**Exercise brief:**
Reproduce nothing beyond the line containing "This photo released". From the first line of the data below down to it, copy each line exactly, without the pictures.

**Provided data:**
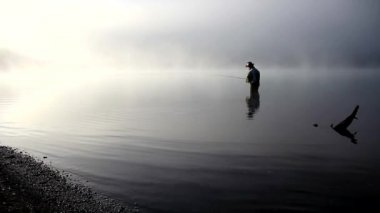 Fly fishing in the lake — Stock Video
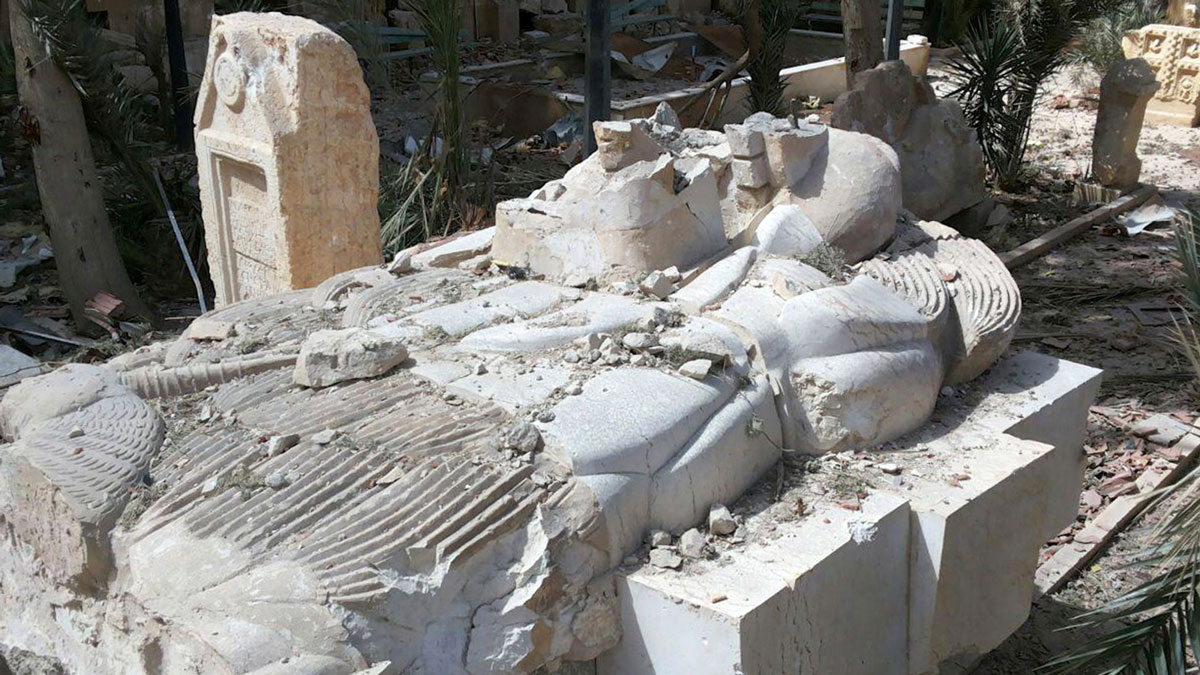 This photo released on Sunday March 27, 2016, by the Syrian official news agency SANA, shows a destroyed statue outside the damaged Palmyra Museum, in Palmyra city, central Syria.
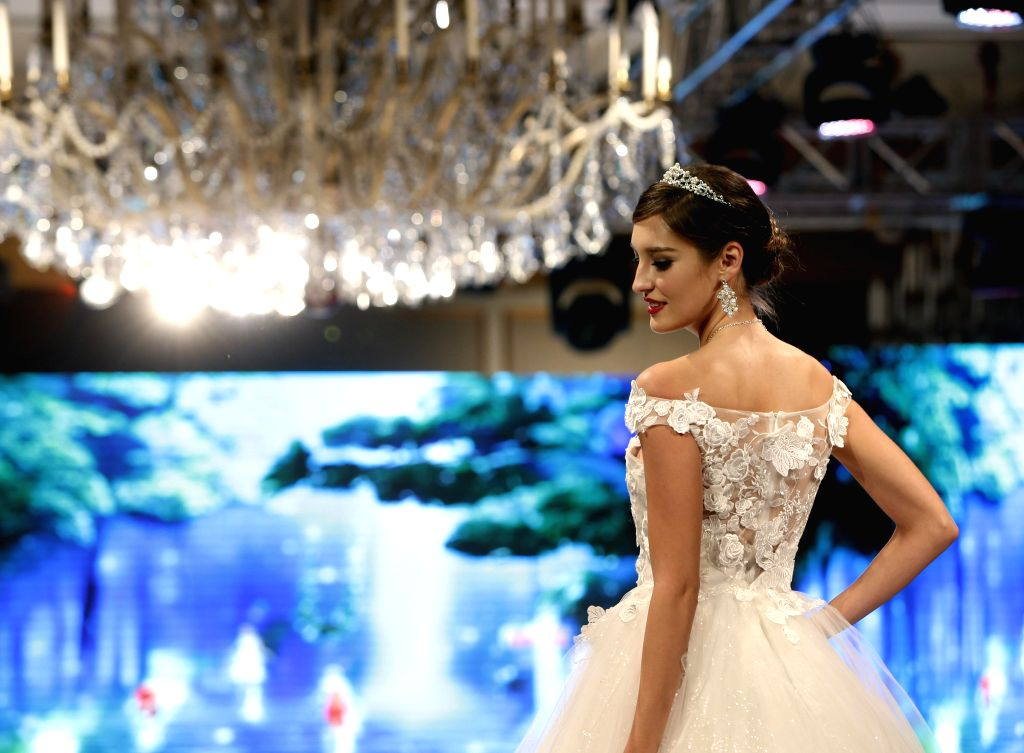 A model presents a wedding dress creation by Japanese designer Yumi Katsura during a show in Shanghai, east China, Feb. 14, 2015.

**Answer box:**
 Fly fishing in the lake — Stock Video
 This photo released on Sunday March 27, 2016, by the Syrian official news agency SANA, shows a destroyed statue outside the damaged Palmyra Museum, in Palmyra city, central Syria.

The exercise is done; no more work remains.